The actual array formula is stored in the `f` field of the first cell in the
array range. Other cells in the range will omit the `f` field.
### Data Types
The raw value is stored in the `v` value property, interpreted based on the `t`
type property. This separation allows for representation of numbers as well as
numeric text.
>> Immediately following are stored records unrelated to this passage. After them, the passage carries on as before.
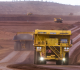 Driverless haul trucks rumble over trails at Rio Tinto's Mine of the Future in Western Australia.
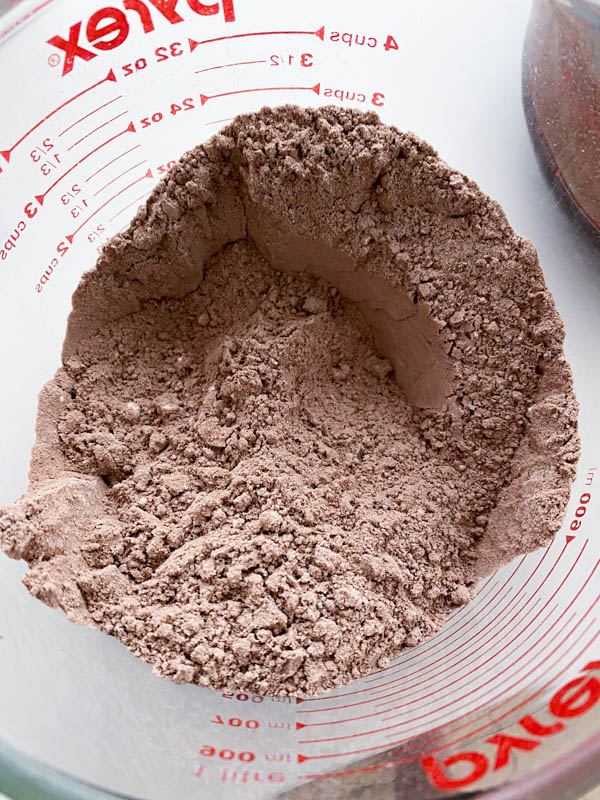 The dry ingredients have been sieved together in a bowl.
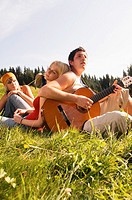 Young people in meadow, man playing guitar, low angle view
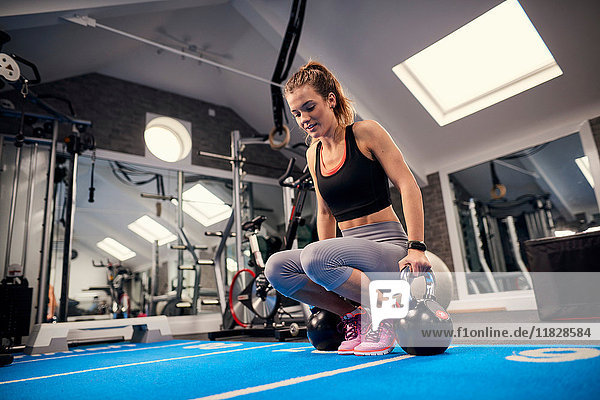Young woman training  preparing to lift kettle bells in gym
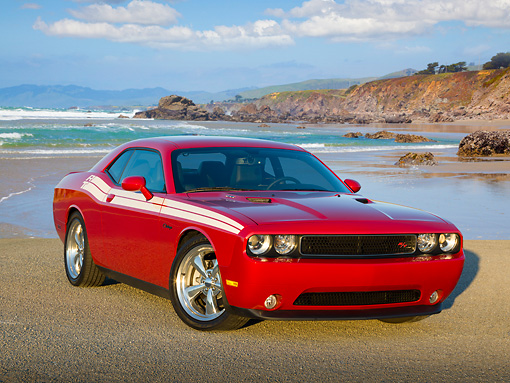 AUT 46 RK0072 01 © Kimball Stock 2011 Dodge Challenger Red 3/4 Front View On Pavement By Beach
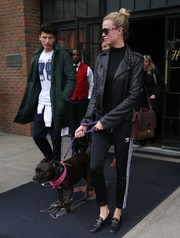 Hailey Clauson walked her dog in style wearing a black leather jacket over a turtleneck.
There are 6 valid cell types:
| Type | Description |
| :--: | :-------------------------------------------------------------------- |
| `b` | Boolean: value interpreted as JS `boolean` |
| `e` | Error: value is a numeric code and `w` property stores common name ** |
| `n` | Number: value is a JS `number` ** |
| `d` | Date: value is a JS `Date` object or string to be parsed as Date ** |
| `s` | Text: value interpreted as JS `string` and written as text ** |
| `z` | Stub: blank stub cell that is ignored by data processing utilities ** |
<details>
<summary><b>Error values and interpretation</b> (click to show)</summary>
| Value | Error Meaning |
| -----: | :-------------- |
| `0x00` | `#NULL!` |
| `0x07` | `#DIV/0!` |
| `0x0F` | `#VALUE!` |
| `0x17` | `#REF!` |
| `0x1D` | `#NAME?` |
| `0x24` | `#NUM!` |
| `0x2A` | `#N/A` |
| `0x2B` | `#GETTING_DATA` |
</details>
Type `n` is the Number type. This includes all forms of data that Excel stores
as numbers, such as dates/times and Boolean fields. Excel exclusively uses data
that can be fit in an IEEE754 floating point number, just like JS Number, so the
`v` field holds the raw number. The `w` field holds formatted text. Dates are
stored as numbers by default and converted with `XLSX.SSF.parse_date_code`.
Type `d` is the Date type, generated only when the option `cellDates` is passed.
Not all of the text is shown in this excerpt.